# Explorer le contenu
(1) Recopiez le passage du texte sur l'asthme qui commence par « Si la maladie » et se poursuit jusqu'à « est la mort. ».
(2) Indiquez par oui ou par non si chaque affirmation ci-dessous concorde avec le texte sur l'asthme, et citez mot pour mot les mots du texte qui le prouvent : (a) on peut guérir de l'asthme ; (b) les thérapies ciblées sont déjà disponibles au Burkina Faso ; (c) un sujet asthmatique qui ne fait pas de crises doit tout de même voir son médecin traitant une ou deux fois par an.

C’est une maladie respiratoire chronique. On ne guérit pas de l’asthme. Mais, on parle de contrôle de la maladie. Il existe des critères sur lesquels le pneumologue se base pour dire que l’asthme du patient est contrôlé.

Comment contrôler l’asthme ?

Il y a des facteurs qui peuvent favoriser le contrôle de l’asthme. Il s’agit, bien évidemment : du suivi des conseils prodigués par le pneumologue ; de la prise régulière et de l’observance du traitement ; de la prise en charge des facteurs déclenchant non spécifiques que le pneumologue doit diagnostiquer chez le sujet.

Quelles sont les complications éventuelles de l’asthme ?

Si la maladie est mal prise en charge, elle peut conduire à bronchopneumopathie chronique obstructive et déboucher sur une insuffisance respiratoire chronique. Un asthme peut se compliquer et entraîner, sur le long terme, une insuffisance cardiaque car le cœur et les poumons sont des organes liés. Si les poumons sont malades pendant longtemps, le cœur peut en pâtir. La plus grave des complications est la mort.

Comment prévenir l’asthme ?

a prévention de l’asthme passe d’abord par la sensibilisation à la maladie. Il faut ensuite identifier les facteurs déclenchant. En outre, il faut réduire ces facteurs déclenchant.
L’éviction des allergènes peut nécessiter l’intervention d’un allergologue. Celui-ci peut mener une enquête minutieuse pour diagnostiquer les facteurs déclenchant à éviter. Il travaille de concert avec le pneumologue pour trouver des astuces pour éviter les allergènes.

Avons-nous des traitements efficaces contre l’asthme ?

Nous avons des traitements efficaces contre l’asthme. La science est en constante évolution. Aujourd’hui, nous avons des thérapies ciblées qui ne sont pas encore disponibles au Burkina Faso. Mais, nous avons aussi des médicaments qui permettent de contrôler l’asthme (bronchodilatateurs et certains anti inflammatoires). On peut utiliser certains médicaments contre les allergies et l’éviction des allergènes.
Après la crise d’asthme, il faut un traitement de fond basé sur l’utilisation de médicaments inhalés (les aérosols inhalés) qui associent, soit un bronchodilatateur et un corticoïde, soit un bronchodilatateur seul. Le patient est emmené à les utiliser sur une très longue période. Tout dépendra de l’évolution des symptômes, du contrôle de la maladie, etc. Seul le pneumologue habilité peut décider de réduire les doses des médicaments ou à arrêter leur administration. Mais, la surveillance ne doit pas s’interrompre. Le sujet asthmatique, même s’il ne fait pas de crises, doit voir son médecin traitant une ou deux fois par an pour une réévaluation.

Quelles sont les périodes à risque pour un sujet asthmatique ?

Il y a la saison hivernale du fait de l’humidité que beaucoup de sujets asthmatiques ne supportent pas. Il y a aussi l’harmatan avec la suspension régulière de poussière dans l’air. Durant ces périodes, les sujets font régulièrement des crises d’asthme. Il ne faut pas oublier aussi les pollutions de l’atmosphère qui sont des facteurs déclenchant d’une crise d’asthme.

Les traitements sont-ils accessibles ?

Nous ne pouvons pas donner exactement une estimation des dépenses d’un asthmatique pour la prise en charge de sa maladie. Mais, il faut avouer que c’est un traitement qui est onéreux. Pour les traitements de fond, les médicaments coûtent chers. Rappelons que nos populations ont un faible pouvoir d’achat.
Mais si le patient suit bien son traitement et les conseils du pneumologue, on peut réduire les médicaments et alléger ses dépenses financières.

Avez-vous une adresse particulière ?

L’asthme n’est pas une maladie honteuse. Pas du tout. Ce n’est pas un sort lancé par des sorciers. C’est ce que beaucoup de gens pensent parce que nous avons encore une forte croyance aux choses mystiques. Du reste, j’invite tous les patients asthmatiques à trouver un pneumologue, un médecin traitant, à suivre les conseils de ce dernier. Ils vivront bien leurs vies malgré l’asthme.

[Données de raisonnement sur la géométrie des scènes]
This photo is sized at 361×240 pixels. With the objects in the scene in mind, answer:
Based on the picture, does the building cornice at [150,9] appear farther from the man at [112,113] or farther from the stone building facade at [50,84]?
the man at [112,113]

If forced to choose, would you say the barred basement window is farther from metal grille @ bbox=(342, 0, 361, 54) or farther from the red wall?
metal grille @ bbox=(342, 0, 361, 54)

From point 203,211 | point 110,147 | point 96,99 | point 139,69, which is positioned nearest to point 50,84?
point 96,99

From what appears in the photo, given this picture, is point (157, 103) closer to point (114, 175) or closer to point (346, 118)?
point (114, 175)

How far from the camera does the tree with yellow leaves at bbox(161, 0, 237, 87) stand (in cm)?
...
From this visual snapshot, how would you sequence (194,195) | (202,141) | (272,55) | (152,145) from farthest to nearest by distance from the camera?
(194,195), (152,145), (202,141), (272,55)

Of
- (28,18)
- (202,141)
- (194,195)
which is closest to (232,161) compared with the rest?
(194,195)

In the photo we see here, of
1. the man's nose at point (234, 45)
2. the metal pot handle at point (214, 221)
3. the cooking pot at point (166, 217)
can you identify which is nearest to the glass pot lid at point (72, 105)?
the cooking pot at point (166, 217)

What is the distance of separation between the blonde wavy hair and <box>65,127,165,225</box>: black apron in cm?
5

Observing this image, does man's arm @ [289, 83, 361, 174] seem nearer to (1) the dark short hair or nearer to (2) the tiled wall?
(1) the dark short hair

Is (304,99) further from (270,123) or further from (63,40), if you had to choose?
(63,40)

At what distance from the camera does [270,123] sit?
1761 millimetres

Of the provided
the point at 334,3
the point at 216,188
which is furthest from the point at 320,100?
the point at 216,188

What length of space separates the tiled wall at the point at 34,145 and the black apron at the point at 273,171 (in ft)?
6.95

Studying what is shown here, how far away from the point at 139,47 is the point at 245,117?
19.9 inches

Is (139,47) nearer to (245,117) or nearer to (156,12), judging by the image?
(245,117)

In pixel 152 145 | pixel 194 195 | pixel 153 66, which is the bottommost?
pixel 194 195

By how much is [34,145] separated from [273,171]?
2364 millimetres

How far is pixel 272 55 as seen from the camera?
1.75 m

# Exercices corrigés
(1)
Si la maladie est mal prise en charge, elle peut conduire à bronchopneumopathie chronique obstructive et déboucher sur une insuffisance respiratoire chronique. Un asthme peut se compliquer et entraîner, sur le long terme, une insuffisance cardiaque car le cœur et les poumons sont des organes liés. Si les poumons sont malades pendant longtemps, le cœur peut en pâtir. La plus grave des complications est la mort.

(2)
(a) Non : « On ne guérit pas de l’asthme. »
(b) Non : « nous avons des thérapies ciblées qui ne sont pas encore disponibles au Burkina Faso »
(c) Oui : « Le sujet asthmatique, même s’il ne fait pas de crises, doit voir son médecin traitant une ou deux fois par an pour une réévaluation. »